### [What you will do]
Starting at the line containing "Reconstruction and the" and ending at the line containing "The Wizard of", transcribe the listing below exactly. Keep both end lines, skip the pictures, and copy nothing else.

### [Given records]
* * *

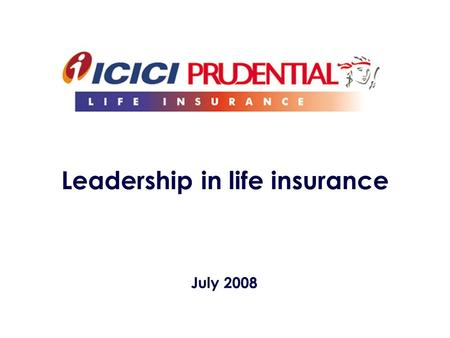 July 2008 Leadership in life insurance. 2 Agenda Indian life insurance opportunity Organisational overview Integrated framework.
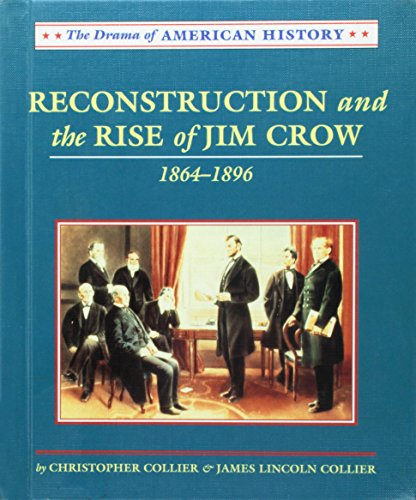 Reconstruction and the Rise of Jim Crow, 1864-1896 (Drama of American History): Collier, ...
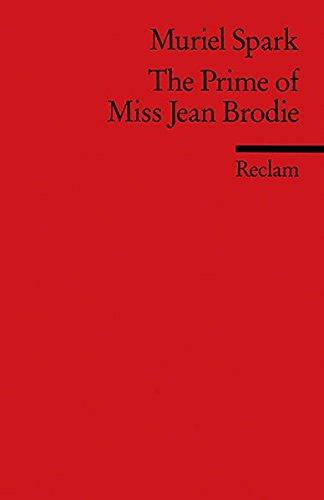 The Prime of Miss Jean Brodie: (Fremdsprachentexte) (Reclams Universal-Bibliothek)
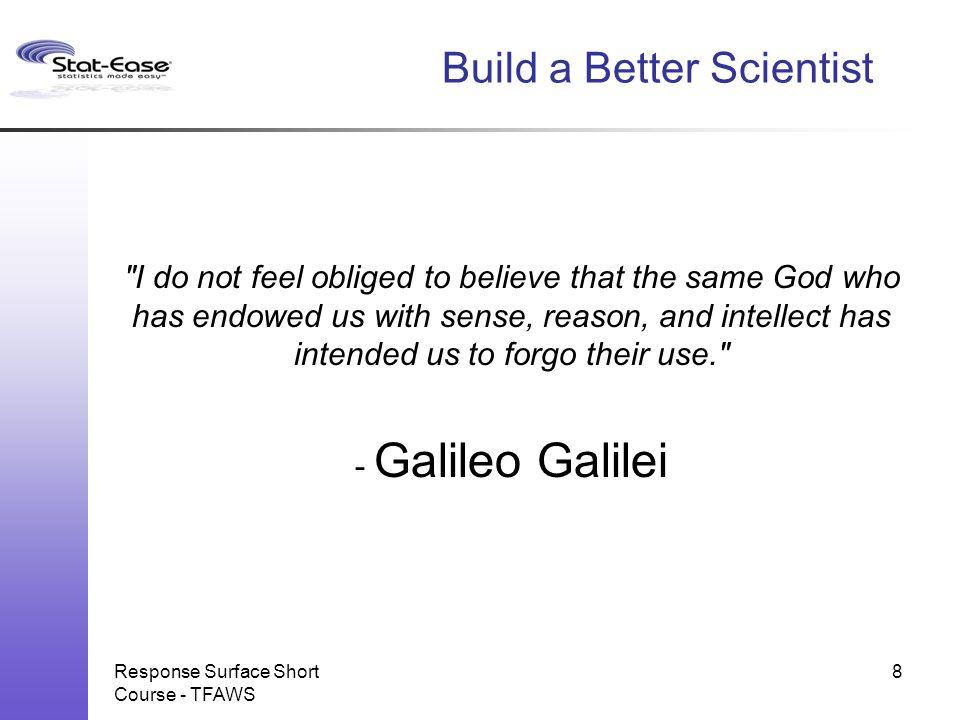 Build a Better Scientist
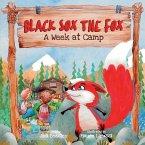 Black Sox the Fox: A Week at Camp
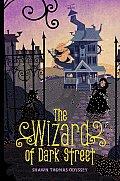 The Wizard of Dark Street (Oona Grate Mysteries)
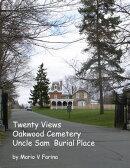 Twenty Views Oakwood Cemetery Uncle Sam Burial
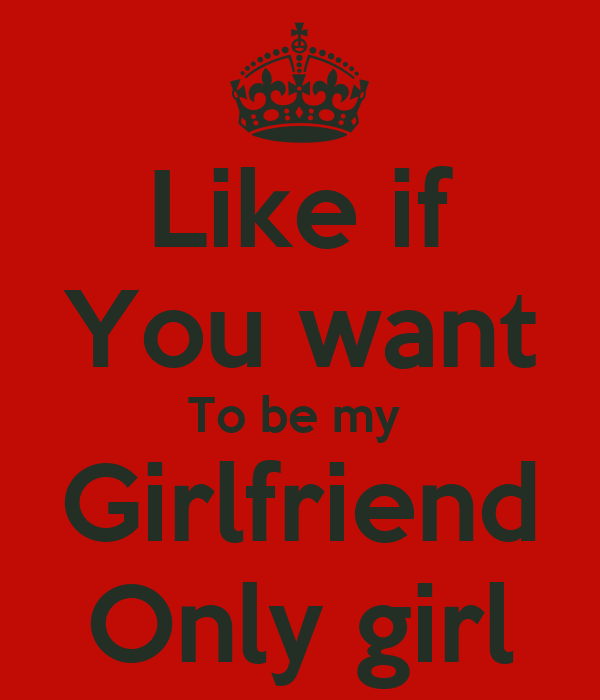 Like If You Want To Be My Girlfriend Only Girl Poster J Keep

* * *

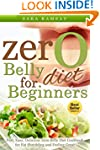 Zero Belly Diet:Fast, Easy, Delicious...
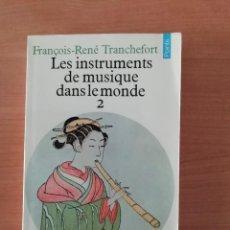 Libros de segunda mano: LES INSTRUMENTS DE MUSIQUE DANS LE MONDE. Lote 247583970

* * *

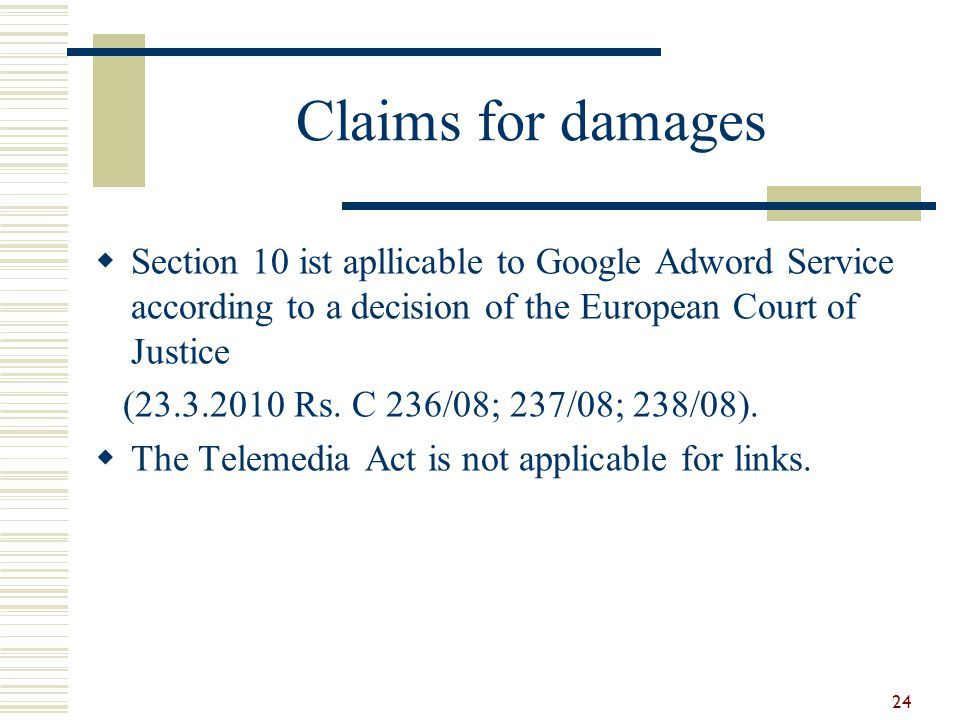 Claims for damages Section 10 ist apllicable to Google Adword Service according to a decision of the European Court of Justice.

* * *

### [Task result]
 Reconstruction and the Rise of Jim Crow, 1864-1896 (Drama of American History): Collier, ...
 The Prime of Miss Jean Brodie: (Fremdsprachentexte) (Reclams Universal-Bibliothek)
 Build a Better Scientist
 Black Sox the Fox: A Week at Camp
 The Wizard of Dark Street (Oona Grate Mysteries)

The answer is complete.